Esta abordagem a que Blanchard se refere tem, na sua base, agentes representativos (um consumidor representa todos os consumidores, uma empresa todas as empresas) que maximizam a sua utilidade ao longo de uma vida infinita e com um conhecimento perfeito do futuro. Um aspeto central neste paradigma é a ideia de que a economia, quando livre de interferências, tende para um ponto de equilíbrio, o que justifica que os parâmetros do modelo sejam escolhidos para que isso aconteça. Este equilíbrio é, depois, perturbado com todo o tipo de choques – choques que causam as flutuações económicas, o que os causa é algo secundário e, em grande parte, ignorado – e o regresso (imposto uma vez mais) ao ponto inicial é analisado. Antes da crise, tudo isto era feito praticamente ignorando dinheiro, dívida e o setor financeiro.
O resultado desta convergência não se limitou a não prever a crise, este nem sequer contemplava a possibilidade da sua ocorrência. Num universo paralelo, longe do delírio abstrato e desligado da realidade em que se tornou a macroeconomia convencional, para vários economistas heterodoxos, cuja abordagem se baseia na estranha ideia de analisar os ativos e os passivos de cada setor da economia e as suas interações, a crise não foi uma surpresa.
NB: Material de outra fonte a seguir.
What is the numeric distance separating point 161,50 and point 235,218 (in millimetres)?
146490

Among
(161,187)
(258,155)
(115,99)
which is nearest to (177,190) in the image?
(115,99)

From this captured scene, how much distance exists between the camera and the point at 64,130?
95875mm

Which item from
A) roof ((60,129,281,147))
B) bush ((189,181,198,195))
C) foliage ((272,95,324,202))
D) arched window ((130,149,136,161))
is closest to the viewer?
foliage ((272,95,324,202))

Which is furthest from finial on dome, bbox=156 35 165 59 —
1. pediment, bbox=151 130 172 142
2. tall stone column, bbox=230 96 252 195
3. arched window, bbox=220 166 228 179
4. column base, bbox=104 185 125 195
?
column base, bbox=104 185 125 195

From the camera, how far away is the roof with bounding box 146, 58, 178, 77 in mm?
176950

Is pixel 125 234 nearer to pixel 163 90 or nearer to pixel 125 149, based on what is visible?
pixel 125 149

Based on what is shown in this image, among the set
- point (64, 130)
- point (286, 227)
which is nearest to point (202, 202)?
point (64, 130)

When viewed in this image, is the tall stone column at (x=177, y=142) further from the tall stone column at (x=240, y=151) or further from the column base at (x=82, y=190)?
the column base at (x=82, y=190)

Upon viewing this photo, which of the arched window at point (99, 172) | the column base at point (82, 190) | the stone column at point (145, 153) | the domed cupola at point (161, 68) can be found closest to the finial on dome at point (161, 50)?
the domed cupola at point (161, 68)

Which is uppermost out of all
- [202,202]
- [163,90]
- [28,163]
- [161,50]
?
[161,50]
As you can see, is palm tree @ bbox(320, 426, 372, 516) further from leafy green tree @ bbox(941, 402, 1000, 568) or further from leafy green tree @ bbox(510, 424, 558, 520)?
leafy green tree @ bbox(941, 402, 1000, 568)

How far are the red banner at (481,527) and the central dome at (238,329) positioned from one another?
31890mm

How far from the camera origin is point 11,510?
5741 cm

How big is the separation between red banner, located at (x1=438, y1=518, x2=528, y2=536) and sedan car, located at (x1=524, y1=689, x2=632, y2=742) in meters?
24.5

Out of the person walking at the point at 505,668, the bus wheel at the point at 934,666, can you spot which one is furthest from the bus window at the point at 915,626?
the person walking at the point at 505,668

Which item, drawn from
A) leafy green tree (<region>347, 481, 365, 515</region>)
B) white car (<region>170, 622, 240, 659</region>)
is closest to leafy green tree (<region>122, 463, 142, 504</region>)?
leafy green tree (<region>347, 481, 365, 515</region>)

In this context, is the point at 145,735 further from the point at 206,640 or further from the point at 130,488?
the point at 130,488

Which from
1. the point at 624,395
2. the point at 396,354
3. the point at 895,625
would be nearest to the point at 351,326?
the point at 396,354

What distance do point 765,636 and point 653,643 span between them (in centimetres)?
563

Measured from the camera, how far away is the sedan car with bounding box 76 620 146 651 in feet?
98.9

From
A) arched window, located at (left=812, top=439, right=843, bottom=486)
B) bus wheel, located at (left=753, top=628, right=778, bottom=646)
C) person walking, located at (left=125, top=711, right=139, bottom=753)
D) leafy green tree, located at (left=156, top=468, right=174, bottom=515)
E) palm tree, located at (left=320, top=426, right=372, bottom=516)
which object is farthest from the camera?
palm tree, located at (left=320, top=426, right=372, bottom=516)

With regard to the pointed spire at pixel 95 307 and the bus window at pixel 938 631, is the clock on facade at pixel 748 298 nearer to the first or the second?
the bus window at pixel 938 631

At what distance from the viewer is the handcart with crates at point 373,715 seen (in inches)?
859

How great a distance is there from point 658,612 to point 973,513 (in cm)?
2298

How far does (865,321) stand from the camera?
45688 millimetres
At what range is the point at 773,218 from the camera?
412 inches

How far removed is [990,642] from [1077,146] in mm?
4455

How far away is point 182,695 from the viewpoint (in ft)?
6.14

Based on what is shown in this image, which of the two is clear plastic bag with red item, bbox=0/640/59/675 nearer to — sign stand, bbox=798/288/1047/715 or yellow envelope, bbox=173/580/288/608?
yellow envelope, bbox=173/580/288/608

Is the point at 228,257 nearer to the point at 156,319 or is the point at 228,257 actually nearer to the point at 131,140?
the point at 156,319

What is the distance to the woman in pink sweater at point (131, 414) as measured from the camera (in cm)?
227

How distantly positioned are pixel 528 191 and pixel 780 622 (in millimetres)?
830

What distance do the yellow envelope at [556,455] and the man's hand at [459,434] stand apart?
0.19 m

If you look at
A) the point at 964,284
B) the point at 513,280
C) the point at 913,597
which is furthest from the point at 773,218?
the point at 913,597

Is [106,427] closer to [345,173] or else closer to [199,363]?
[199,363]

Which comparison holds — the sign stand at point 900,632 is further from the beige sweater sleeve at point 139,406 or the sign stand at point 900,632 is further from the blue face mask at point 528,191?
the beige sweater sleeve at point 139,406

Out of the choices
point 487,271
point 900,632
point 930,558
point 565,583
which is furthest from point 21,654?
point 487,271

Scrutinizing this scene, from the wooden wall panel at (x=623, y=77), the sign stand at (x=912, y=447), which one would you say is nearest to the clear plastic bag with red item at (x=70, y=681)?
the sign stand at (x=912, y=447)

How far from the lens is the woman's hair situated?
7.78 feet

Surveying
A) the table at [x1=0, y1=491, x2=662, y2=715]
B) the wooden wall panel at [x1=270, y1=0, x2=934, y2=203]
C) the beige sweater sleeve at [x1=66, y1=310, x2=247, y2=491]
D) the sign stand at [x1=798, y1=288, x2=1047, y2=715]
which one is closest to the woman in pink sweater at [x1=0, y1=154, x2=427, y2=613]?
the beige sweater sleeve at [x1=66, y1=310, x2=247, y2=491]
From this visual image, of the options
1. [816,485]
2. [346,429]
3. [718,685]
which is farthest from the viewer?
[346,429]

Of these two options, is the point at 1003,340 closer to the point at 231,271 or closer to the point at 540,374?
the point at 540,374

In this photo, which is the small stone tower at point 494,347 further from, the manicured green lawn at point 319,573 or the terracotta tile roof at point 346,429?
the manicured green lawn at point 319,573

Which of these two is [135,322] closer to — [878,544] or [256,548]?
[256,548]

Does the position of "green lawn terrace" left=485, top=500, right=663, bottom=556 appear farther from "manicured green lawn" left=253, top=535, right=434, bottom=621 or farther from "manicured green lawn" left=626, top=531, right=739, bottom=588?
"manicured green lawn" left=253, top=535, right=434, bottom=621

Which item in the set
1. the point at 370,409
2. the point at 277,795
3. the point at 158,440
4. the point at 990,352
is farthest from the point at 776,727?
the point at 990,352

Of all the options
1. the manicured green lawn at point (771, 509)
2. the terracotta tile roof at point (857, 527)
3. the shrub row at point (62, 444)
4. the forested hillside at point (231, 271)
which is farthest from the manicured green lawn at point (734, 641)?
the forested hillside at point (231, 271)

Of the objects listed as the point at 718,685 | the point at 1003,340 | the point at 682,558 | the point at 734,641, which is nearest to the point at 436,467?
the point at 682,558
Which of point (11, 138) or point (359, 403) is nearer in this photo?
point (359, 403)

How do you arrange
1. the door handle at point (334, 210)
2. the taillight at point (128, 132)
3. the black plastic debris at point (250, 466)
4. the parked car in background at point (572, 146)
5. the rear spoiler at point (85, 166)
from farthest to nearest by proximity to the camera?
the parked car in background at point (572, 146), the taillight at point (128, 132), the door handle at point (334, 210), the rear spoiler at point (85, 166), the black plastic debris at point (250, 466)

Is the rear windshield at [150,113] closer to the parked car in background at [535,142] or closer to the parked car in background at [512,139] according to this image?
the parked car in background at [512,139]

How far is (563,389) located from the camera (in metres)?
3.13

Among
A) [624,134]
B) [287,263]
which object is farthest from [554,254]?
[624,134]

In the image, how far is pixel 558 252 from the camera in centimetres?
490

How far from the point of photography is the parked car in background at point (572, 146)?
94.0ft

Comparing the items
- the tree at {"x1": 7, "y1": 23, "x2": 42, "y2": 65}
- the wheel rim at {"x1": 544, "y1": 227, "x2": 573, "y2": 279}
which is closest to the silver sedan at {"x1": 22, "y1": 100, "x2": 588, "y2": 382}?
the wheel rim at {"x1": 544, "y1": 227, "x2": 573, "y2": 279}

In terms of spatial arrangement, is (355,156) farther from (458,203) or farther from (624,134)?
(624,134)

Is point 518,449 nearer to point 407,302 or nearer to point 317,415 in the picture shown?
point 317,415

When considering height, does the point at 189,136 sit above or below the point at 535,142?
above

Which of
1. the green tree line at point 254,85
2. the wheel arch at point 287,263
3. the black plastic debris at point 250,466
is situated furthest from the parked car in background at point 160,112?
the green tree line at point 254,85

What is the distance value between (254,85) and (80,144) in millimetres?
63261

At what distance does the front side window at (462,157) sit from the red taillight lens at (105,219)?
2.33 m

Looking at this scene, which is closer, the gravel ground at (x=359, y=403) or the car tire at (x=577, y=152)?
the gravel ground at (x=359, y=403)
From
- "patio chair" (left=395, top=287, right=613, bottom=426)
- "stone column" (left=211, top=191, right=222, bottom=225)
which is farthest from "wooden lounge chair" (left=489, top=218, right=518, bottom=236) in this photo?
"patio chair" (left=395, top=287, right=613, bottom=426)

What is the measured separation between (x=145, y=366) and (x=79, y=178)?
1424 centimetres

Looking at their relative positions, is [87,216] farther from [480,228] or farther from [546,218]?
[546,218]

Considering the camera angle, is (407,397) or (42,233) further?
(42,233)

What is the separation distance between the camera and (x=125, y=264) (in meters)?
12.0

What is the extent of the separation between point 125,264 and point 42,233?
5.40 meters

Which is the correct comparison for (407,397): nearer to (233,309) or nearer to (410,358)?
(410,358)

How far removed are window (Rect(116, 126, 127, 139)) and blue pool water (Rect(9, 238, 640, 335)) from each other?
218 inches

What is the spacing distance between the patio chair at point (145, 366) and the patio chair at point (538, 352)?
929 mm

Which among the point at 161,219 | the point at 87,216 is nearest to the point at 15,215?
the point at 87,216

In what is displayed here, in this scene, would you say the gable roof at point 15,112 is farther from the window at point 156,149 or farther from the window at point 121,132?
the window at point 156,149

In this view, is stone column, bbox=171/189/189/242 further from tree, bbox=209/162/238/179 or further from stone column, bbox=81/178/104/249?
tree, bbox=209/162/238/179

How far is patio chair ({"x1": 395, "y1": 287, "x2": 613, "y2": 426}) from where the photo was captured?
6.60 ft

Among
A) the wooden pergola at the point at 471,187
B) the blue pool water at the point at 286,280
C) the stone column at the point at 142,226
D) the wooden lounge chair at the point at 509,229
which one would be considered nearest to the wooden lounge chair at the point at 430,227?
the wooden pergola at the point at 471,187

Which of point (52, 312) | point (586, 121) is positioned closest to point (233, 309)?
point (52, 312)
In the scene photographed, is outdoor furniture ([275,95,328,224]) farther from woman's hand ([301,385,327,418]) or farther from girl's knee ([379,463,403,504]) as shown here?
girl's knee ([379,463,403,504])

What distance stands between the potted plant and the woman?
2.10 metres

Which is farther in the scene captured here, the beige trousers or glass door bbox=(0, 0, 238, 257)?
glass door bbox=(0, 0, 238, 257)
Se, antes da crise, a esmagadora maioria das críticas ao estado da macro vinha de fora do edifício neoclássico (e eram, por isso, completamente ignoradas), depois da crise, as mais ferozes e contundentes críticas começaram a ser emitidas por respeitadas vozes do paradigma convencional, sendo, nestes últimos meses, especialmente devastadoras. Bradford Delong caracterizou os modelos DSGE como um programa de investigação degenerativo, um falhanço catastrófico que em 30 anos não produziu qualquer ferramenta útil para fazer previsões ou análise de política económica. Blanchard, ao fazer o ponto da situação, reconheceu, entre outras limitações, que um dos pontos a melhorar é o facto de as premissas dos modelos DSGE estarem profundamente em desacordo com aquilo que sabemos sobre consumidores e empresas.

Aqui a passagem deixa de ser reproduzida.